Société de Musique La Chaux-de-Fonds
Salle de Musique de la Chaux-de-Fonds

www.musiquecdf.com

Un festival des plus prometteurs éclot en pleine grisaille hivernale

C’est décidément une excellente idée qu’a eue Daniel Kawka en lançant le Léman Lyriques Festival, qui met à l’honneur le chant lyrique pendant quatre soirées de novembre. La première édition de ce tout jeune festival est consacrée à Richard Wagner et se déroule sous l’égide de la cantatrice allemande Christa Ludwig, grande habituée du répertoire wagnérien et marraine de cette cuvée 2019 du Léman Lyriques.

Texte: Athéna Dubois-Pèlerin

Bien que Mme Ludwig n’ait pu être là en personne ce mardi soir 5 novembre, au grand regret des organisateurs, elle n’en était pas moins omniprésente, au travers de l’hommage vibrant que lui ont rendu Christian Merlin et Pierre Michot. Au cours d’une discussion en deux parties, les deux musicologues ont offert une rétrospective chaleureuse, parfois un peu émue, de sa carrière, n’hésitant pas à ponctuer leur échange de séquences d’enregistrements qui faisaient entendre la voix de Christa Ludwig, aussi bien parlée que chantée. On a ainsi pu entendre la diva revenir avec humour sur son aversion pour les Hosenrolle qui ont marqué le début de sa carrière (« quelle plaie de ne pas pouvoir manger à sa faim et de devoir avoir l’air maigre pour endosser le rôle d’un adolescent! ») ou sur son amour pour Fidelio de Beethoven et son émotion lorsqu’elle a chanté cet opéra pour la première fois (« ah, chanter Fidelio, et ensuite, je peux mourir! »). Des extraits de ses performances ont donné à entendre sa tessiture extraordinairement étendue, qui tutoie le contralto et s’élève avec aisance jusqu’au soprano dramatique. On ressort de la salle avec l’impression étrange de bien connaître Mme Ludwig et une envie de pousser plus loin la découverte de cette surprenante (et ô combien sympathique!) cantatrice.

Photo: Radio Lac

Du récital al vivo qui s’est tenu conjointement aux entretiens, on retiendra la présence scénique de la mezzo-soprano Soumaya Hallak, et en particulier de la soprano Marion Grange, qui ont interprété chacune plusieurs Lieder de Wagner, Schubert et Strauss, brillamment accompagnées au piano par Ambroise de Rancourt. Par ailleurs, la programmation ne se borne pas tout à fait au romantisme allemand, et à une Jeune fille et la Mort particulièrement réussie vient faire écho une adaptation lyrique du Dormeur du Val d’Arthur Rimbaud (le duo est indéniablement harmonieux, mais on n’est pas sûre que le texte, subtil et intimiste, se prête à une interprétation aussi imposante).

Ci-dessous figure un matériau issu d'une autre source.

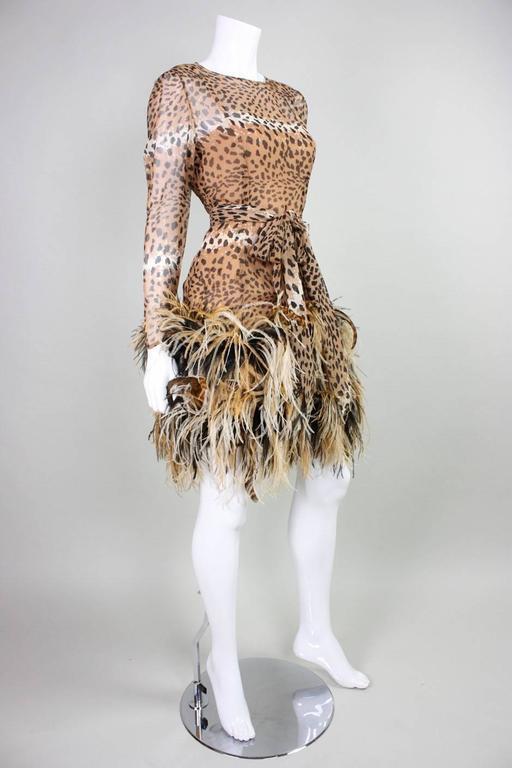 1990 Bill Blass Chiffon Cocktail Dress with Animal Print & Feather Trim 3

Au-delà de la simple question de goût, car Wagner et le 19e siècle allemand ne plaisent pas vraiment à tout le monde, on soulignera une longueur un peu excessive pour cette soirée d’ouverture (2h30 tout de même), qui semble orienter résolument le festival vers un public de mélomanes initié·e·s, au risque de rebuter les néophytes simplement curieux·ses. Mais on n’en salue pas moins cette superbe initiative culturelle et on se réjouit de découvrir l’édition 2020!